>> Start Extracted entries
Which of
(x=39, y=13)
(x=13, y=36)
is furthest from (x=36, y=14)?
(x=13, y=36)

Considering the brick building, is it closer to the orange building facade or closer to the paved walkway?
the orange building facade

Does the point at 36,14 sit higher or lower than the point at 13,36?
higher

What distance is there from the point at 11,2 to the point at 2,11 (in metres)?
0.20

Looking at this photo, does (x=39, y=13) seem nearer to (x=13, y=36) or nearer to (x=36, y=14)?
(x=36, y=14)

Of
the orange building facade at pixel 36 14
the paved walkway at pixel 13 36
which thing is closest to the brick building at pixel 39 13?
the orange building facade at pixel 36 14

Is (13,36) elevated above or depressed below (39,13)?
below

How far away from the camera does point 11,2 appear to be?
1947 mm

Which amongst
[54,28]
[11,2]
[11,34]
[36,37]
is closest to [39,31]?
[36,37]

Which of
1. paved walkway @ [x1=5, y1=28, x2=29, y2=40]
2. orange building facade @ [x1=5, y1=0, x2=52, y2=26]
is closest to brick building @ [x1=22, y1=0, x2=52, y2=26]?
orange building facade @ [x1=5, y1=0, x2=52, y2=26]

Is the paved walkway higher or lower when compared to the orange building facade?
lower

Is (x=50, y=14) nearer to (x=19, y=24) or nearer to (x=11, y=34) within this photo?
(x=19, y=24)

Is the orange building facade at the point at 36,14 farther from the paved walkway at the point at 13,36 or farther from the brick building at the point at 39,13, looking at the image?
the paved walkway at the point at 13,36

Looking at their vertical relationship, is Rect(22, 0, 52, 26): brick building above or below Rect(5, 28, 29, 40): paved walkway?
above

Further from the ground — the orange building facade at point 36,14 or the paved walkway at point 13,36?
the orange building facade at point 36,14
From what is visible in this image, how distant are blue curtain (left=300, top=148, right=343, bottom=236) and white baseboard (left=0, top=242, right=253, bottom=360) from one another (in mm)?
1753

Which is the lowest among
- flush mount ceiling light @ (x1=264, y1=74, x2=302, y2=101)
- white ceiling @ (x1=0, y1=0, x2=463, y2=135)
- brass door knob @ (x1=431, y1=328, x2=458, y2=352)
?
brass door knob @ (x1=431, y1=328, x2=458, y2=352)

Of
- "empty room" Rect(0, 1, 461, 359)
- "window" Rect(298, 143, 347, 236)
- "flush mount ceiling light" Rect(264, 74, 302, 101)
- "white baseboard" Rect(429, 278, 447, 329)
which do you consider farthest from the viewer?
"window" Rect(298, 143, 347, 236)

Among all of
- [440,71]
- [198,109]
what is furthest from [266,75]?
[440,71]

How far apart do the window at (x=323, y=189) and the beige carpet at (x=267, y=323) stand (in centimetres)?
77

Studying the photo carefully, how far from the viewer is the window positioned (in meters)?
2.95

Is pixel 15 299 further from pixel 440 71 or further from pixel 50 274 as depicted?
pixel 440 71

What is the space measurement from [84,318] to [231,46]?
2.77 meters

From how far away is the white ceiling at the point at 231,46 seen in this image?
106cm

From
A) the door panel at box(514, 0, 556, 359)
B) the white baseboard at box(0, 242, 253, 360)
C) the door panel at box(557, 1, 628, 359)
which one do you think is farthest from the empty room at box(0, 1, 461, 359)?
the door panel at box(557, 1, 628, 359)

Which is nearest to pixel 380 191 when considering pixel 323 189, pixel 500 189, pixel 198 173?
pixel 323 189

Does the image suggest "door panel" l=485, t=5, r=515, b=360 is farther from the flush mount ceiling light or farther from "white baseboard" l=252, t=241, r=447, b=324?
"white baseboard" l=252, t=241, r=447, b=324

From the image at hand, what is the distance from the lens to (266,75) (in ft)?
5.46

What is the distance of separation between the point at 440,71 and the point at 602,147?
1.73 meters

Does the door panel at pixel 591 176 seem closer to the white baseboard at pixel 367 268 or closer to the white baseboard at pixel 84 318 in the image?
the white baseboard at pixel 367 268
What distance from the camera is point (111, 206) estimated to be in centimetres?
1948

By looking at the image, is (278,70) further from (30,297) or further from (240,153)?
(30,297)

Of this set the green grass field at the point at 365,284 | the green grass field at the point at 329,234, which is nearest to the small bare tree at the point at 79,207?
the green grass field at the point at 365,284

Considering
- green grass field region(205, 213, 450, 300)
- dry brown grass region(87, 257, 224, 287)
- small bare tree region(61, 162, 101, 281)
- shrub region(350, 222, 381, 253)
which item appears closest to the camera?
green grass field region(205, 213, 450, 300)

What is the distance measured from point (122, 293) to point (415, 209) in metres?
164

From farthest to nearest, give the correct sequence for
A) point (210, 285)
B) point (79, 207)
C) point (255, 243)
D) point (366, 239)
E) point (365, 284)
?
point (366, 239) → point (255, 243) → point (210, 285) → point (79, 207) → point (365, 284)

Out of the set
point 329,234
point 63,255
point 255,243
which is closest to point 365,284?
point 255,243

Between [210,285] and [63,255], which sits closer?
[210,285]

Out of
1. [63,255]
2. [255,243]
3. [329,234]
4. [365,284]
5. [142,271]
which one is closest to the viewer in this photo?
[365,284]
>> End Extracted entries
Begin with the line containing "What is the distance measured" and repeat each line exactly until the records above end.

● **Reply**:
What is the distance measured from point (122, 293) to point (415, 209) in metres?
164

From farthest to nearest, give the correct sequence for
A) point (210, 285)
B) point (79, 207)
C) point (255, 243)
D) point (366, 239)
E) point (365, 284)
?
point (366, 239) → point (255, 243) → point (210, 285) → point (79, 207) → point (365, 284)

Out of the set
point 329,234
point 63,255
point 255,243
which is closest to point 365,284?
point 255,243

Between [210,285] and [63,255], which sits closer?
[210,285]

Out of
1. [63,255]
2. [255,243]
3. [329,234]
4. [365,284]
5. [142,271]
which one is closest to the viewer in this photo?
[365,284]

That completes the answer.